Arsuz ilçesinde enteresan şeyler oluyor. Davut Bayar yaptıklarına bakmadan mahkemeye koşmuş. Hakkıdır, koşabilir!
Ama bu onun suçsuz olduğunu göstermez! Mahkemeye bizim de itirazımız var!
İtirazımızın sebebini aşağıda belirttik!
Arazi çetesini yazarak fincancı katırlarını ürkütmüşüz. Başta çete ve çeteye yardım edenler, devlet malını korumak yerine eşkıya ile işbirliği yapanların yüreği fut fut atıyor şimdi!
Haber kaynaklarım, mafyanın da işe el attığını söyledi...
'Mafya' ayağına yatan uyanıklar Davut Bayar ile Sinan Kirmit'in evlerine kadar gidip tehditler savurdu.
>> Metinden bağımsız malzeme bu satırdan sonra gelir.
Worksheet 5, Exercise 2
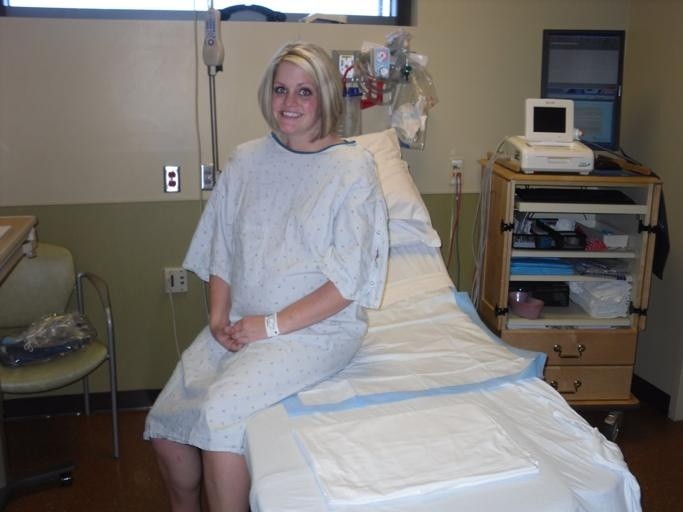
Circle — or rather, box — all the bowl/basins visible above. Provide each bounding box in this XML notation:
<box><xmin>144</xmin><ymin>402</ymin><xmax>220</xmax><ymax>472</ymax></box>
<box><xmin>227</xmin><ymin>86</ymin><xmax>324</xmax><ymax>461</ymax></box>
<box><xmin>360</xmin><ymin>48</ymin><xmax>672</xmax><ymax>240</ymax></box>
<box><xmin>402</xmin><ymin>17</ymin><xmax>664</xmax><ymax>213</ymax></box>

<box><xmin>508</xmin><ymin>292</ymin><xmax>543</xmax><ymax>319</ymax></box>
Emniyet mutlaka gerekeni yapacaktır.
Çünkü orası Zulu kabilesinin yaşadığı dağ başı değildir.
***
İtirazım var!
Çünkü Davut Bayar'ın kamu arazilerine ilgisi yeni değil. Bu iş ona babasından miras kalmıştır.
Hasan Bayar yıllar önce avukatmış gibi Adana 1. İdare Mahkemesi'ne 1983/531 Esas sayılı bir dava açtı.
Dava reddedildi ama o durmadı.
Hasan'ın tezgahını bugün oğlu yürütmektedir.
Zira Hatay 2. İdare Mahkemesi'nin
'ihanet' gibi kararı ile kaldırılan şerhlerden sonra yapılan arazi devirlerinin baş aktörü Davut Bayar'dır.
12.08.2022 tarihinde yapılan devirleri ve hukuksuz işlemleri hazırlayan da odur!
Arazileri ekip biçen köylülere
'buraları boşaltın' diyen, kimini parayla kandıran kimini de '
tehdit eden' yine aynı kişidir.
Bununla ilgili birçok tanığımız var...
Paravan kişilere aldırdığı parselleri 15-20 katı fiyata satmaya uğraşan da Davut efendiden başkası değildir.
Arazi satışında ve devrinde adı geçen şahısların ortak noktası bu adamdır.
Satış öncesi Lübnan'a giden, vekalet verilen kişinin azlini isteyen yine Davut Bayar'dır! Paravan olduğu iddia edilen Necmettin Genç'e köylüler
İskenderun 4. Asliye Hukuk Mahkemesi'nde 2021/42 Esas no ile dava açmıştır.
İlginçtir, Necmettin Genç'in avukatı da İlkay Abacı'dır.
Köylülerin açtığı davalarda karşı tarafın muhtemel avukatı aynı odur.
Davut Bayar'ın da avukatı İlkay beydir.
Bu kadar tesadüf hayatın olağan akışına aykırıdır.
***
Oda seçimleri Türkiye'nin her yerinde iddialı geçti.
İskenderun hariç ama. Çünkü 3 bin üyeli odanın 500 üyesi
'naylondur!'
Bu durum Bakanlık Müfettişi Erdem Bulut'un İTSO'daki usulsüzlüğü belgeleyen 98 sayfalık raporuyla belgelidir.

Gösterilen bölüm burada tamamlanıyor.